> _Exercise_
Transcribe everything from the line containing "Given the image, is" down to the end of the lines below without any changes, leaving out the pictures.

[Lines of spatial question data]
[Begin]

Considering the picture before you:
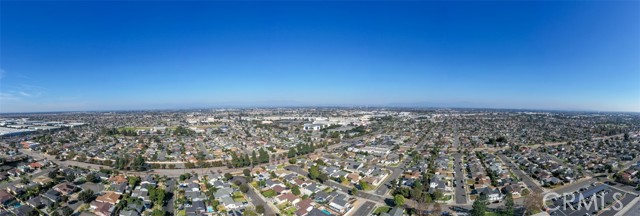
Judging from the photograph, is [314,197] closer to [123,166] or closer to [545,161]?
[123,166]

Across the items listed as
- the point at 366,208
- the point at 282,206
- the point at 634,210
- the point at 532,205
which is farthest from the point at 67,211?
the point at 634,210

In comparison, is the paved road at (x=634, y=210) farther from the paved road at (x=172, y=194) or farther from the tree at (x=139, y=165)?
the tree at (x=139, y=165)

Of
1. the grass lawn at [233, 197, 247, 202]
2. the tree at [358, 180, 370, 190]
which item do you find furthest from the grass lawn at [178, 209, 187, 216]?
the tree at [358, 180, 370, 190]

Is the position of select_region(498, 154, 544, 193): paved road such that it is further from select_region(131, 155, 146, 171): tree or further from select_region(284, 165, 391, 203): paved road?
select_region(131, 155, 146, 171): tree

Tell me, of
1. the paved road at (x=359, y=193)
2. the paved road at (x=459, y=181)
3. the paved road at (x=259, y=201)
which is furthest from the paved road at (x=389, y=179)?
the paved road at (x=259, y=201)

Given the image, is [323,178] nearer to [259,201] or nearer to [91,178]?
[259,201]
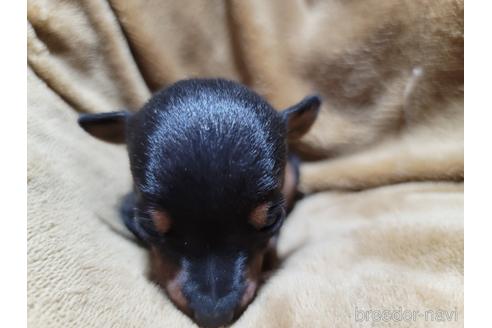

[End]

> _Result of this task_
Given the image, is [323,178] nearer to [259,201] or nearer to [91,178]?
[259,201]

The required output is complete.